• **Extracted entries**

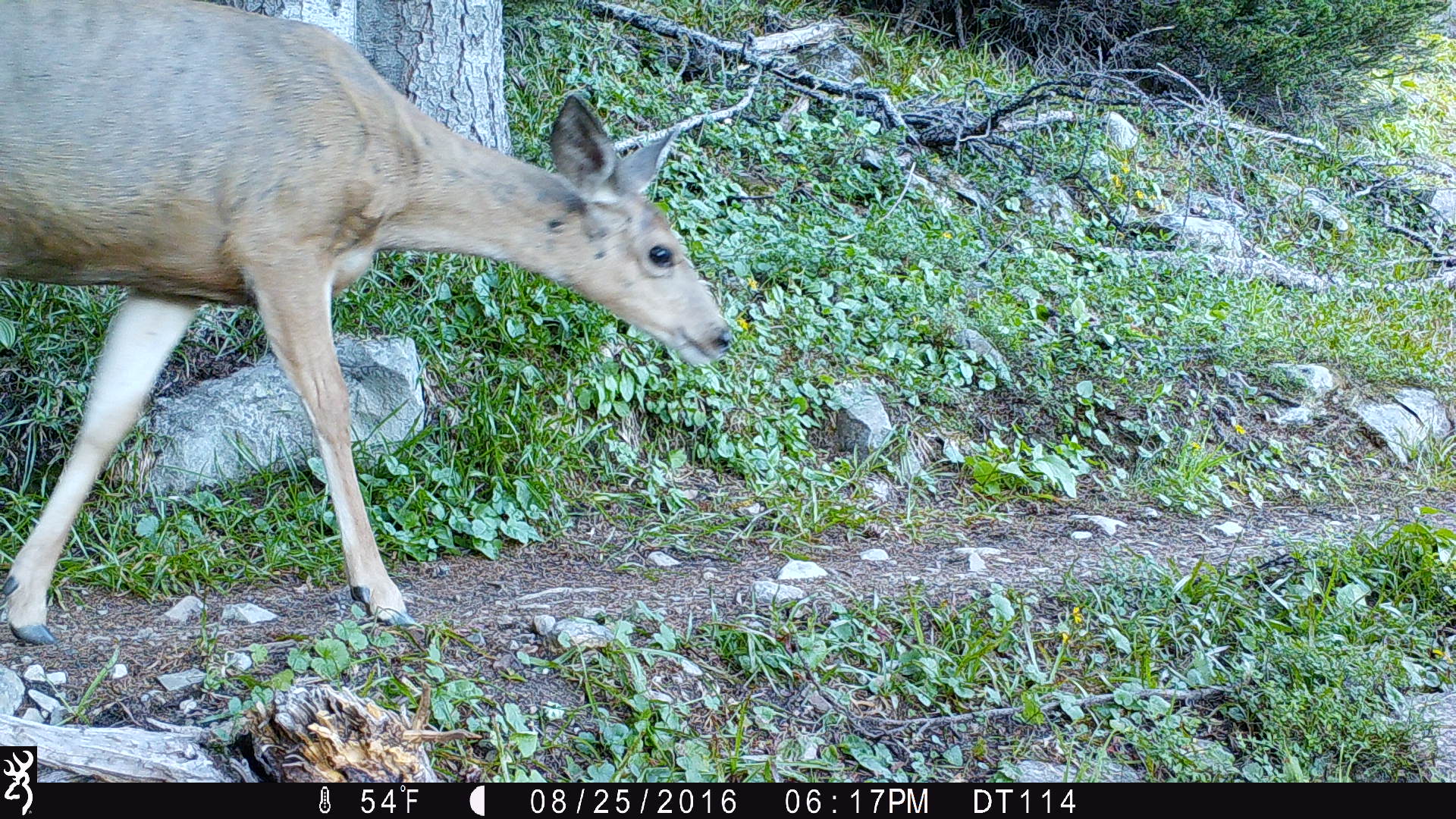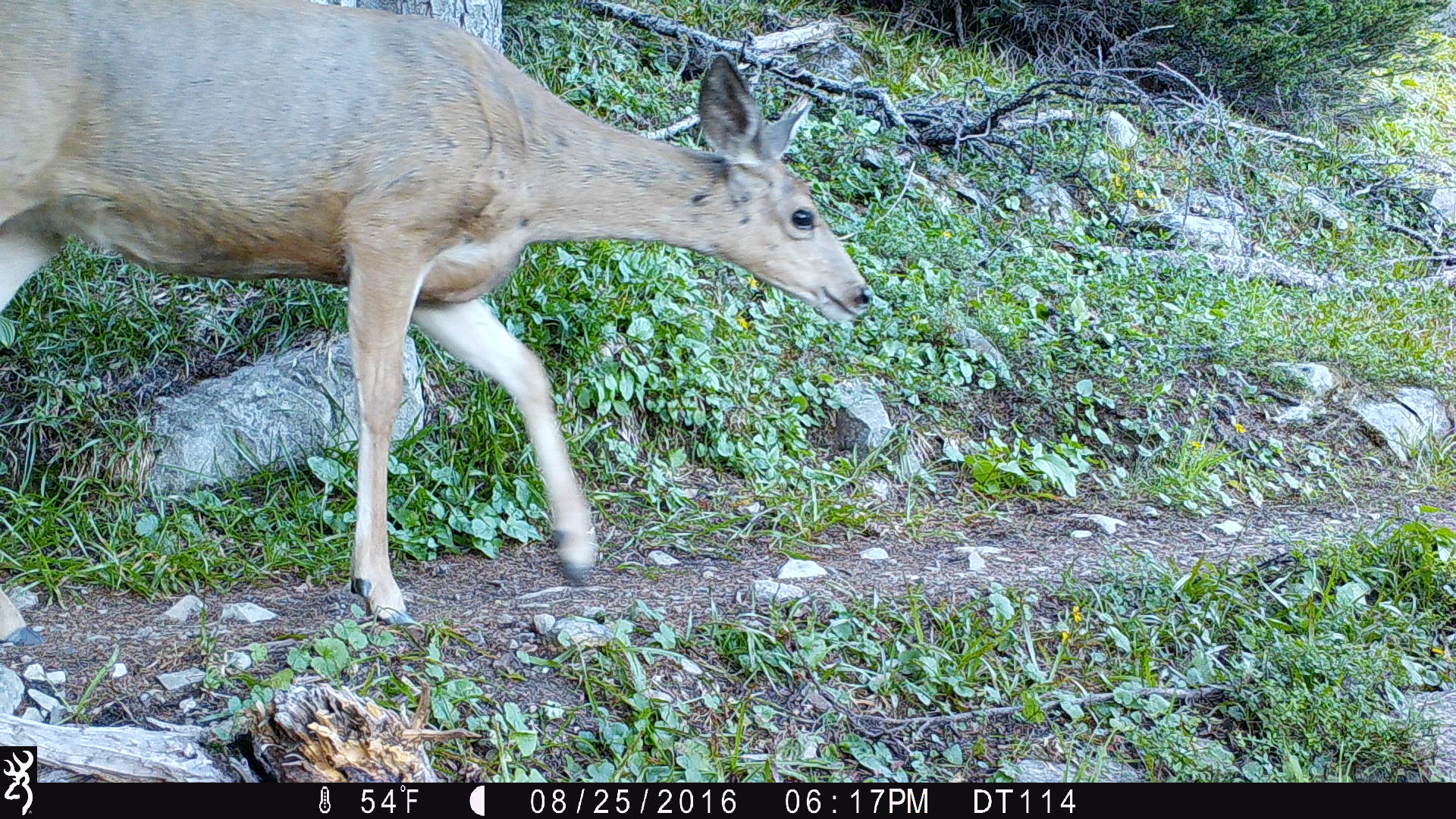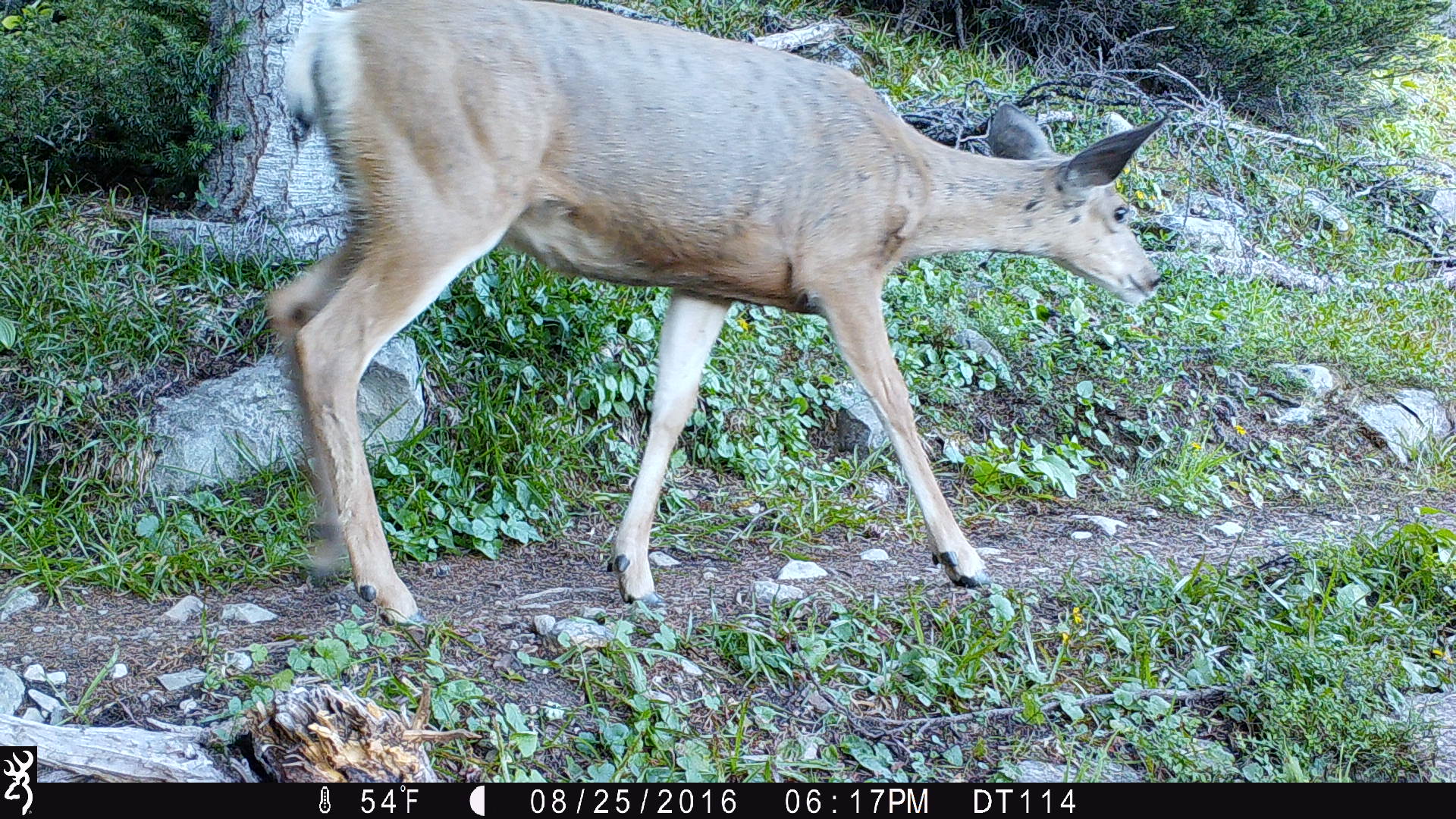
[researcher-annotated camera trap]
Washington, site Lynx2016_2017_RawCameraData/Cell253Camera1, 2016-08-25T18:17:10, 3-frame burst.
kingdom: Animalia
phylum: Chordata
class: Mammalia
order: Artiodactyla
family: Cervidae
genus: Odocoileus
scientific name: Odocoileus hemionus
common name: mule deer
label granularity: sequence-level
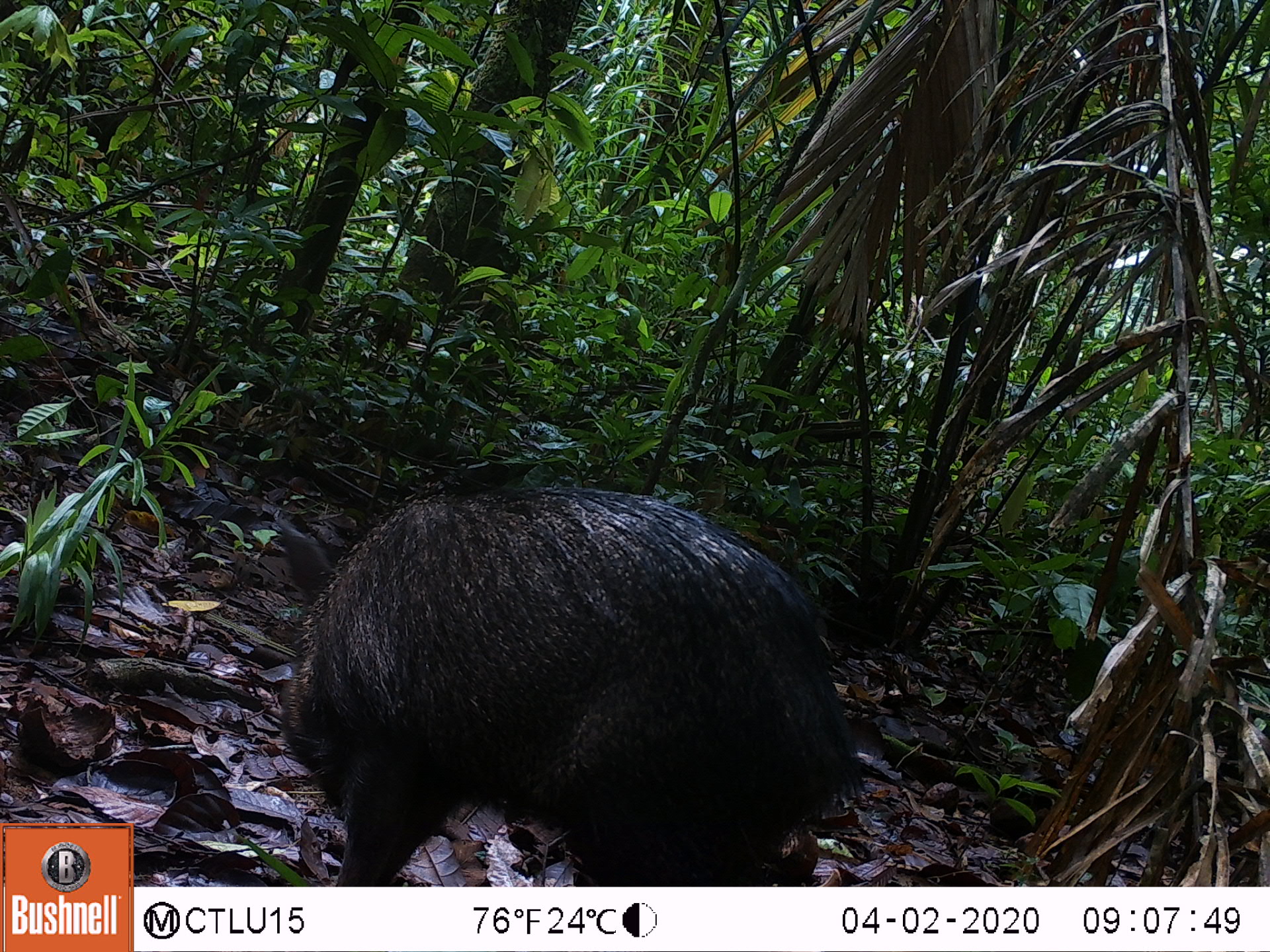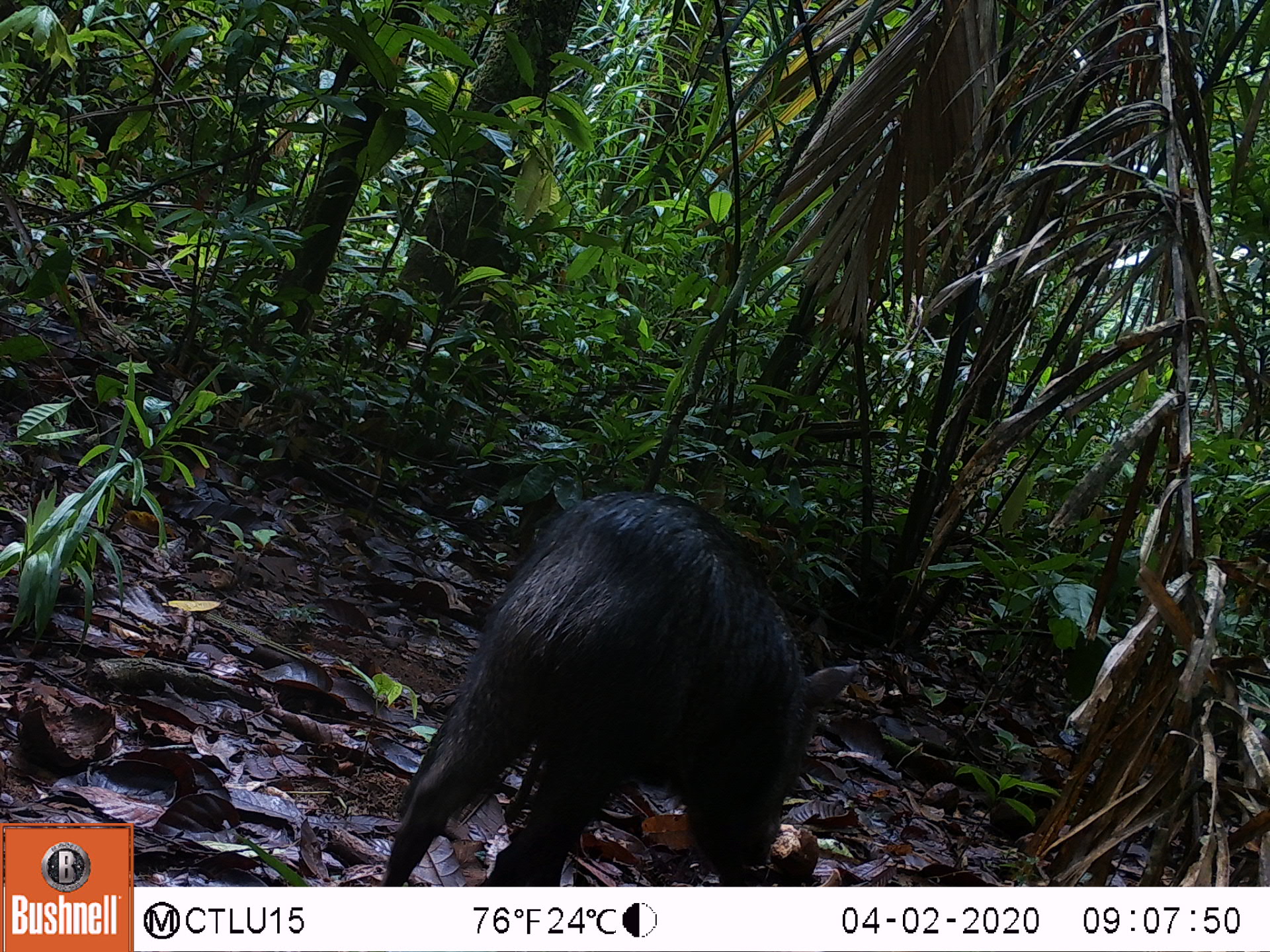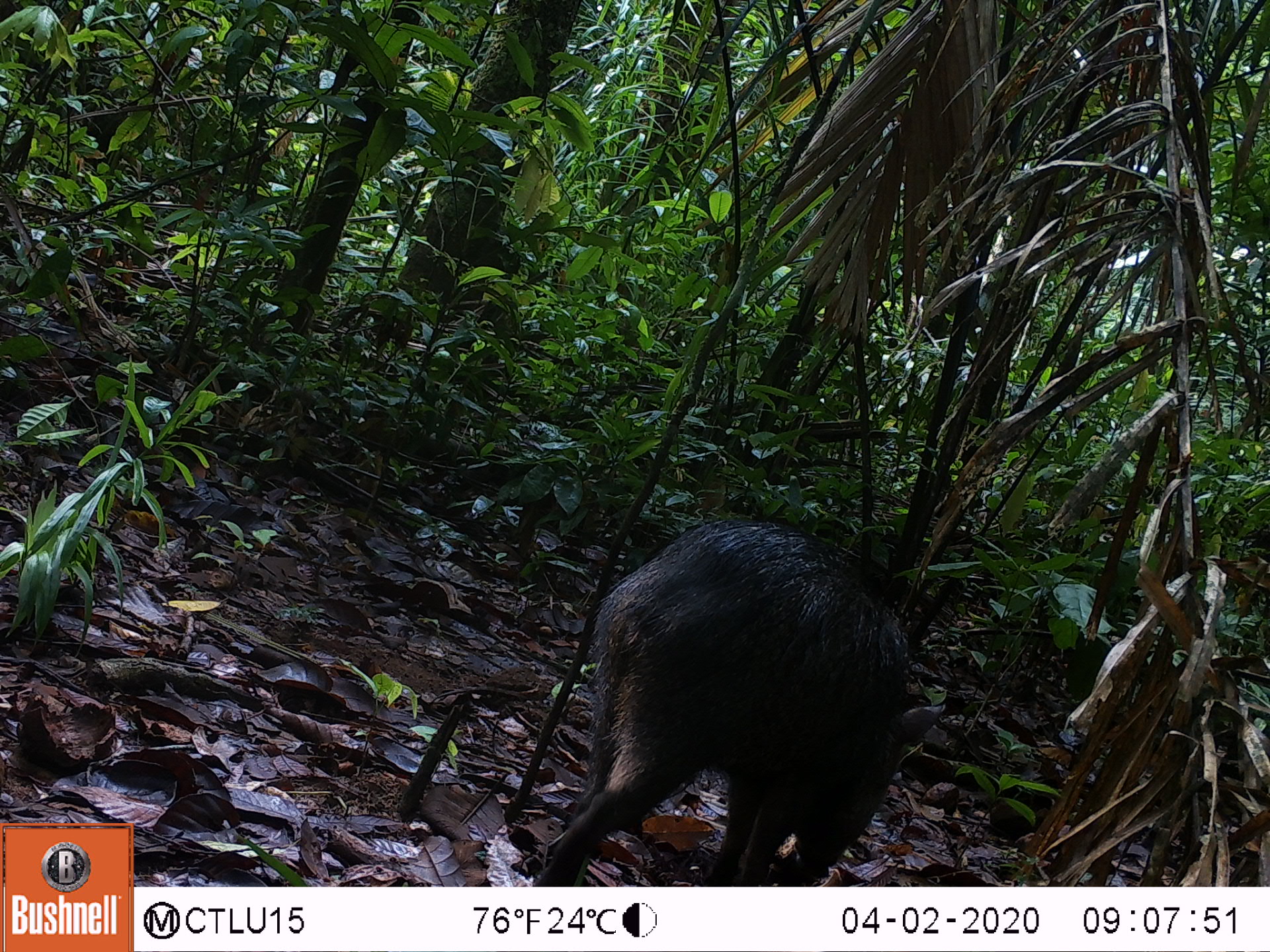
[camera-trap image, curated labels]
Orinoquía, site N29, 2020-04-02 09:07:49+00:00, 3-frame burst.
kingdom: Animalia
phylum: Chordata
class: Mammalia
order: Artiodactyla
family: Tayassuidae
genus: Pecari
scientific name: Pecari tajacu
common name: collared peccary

• **Exercise prompt**
From the records above, return each line that has the string "frame".

• **Expected answer**
Washington, site Lynx2016_2017_RawCameraData/Cell253Camera1, 2016-08-25T18:17:10, 3-frame burst.
Orinoquía, site N29, 2020-04-02 09:07:49+00:00, 3-frame burst.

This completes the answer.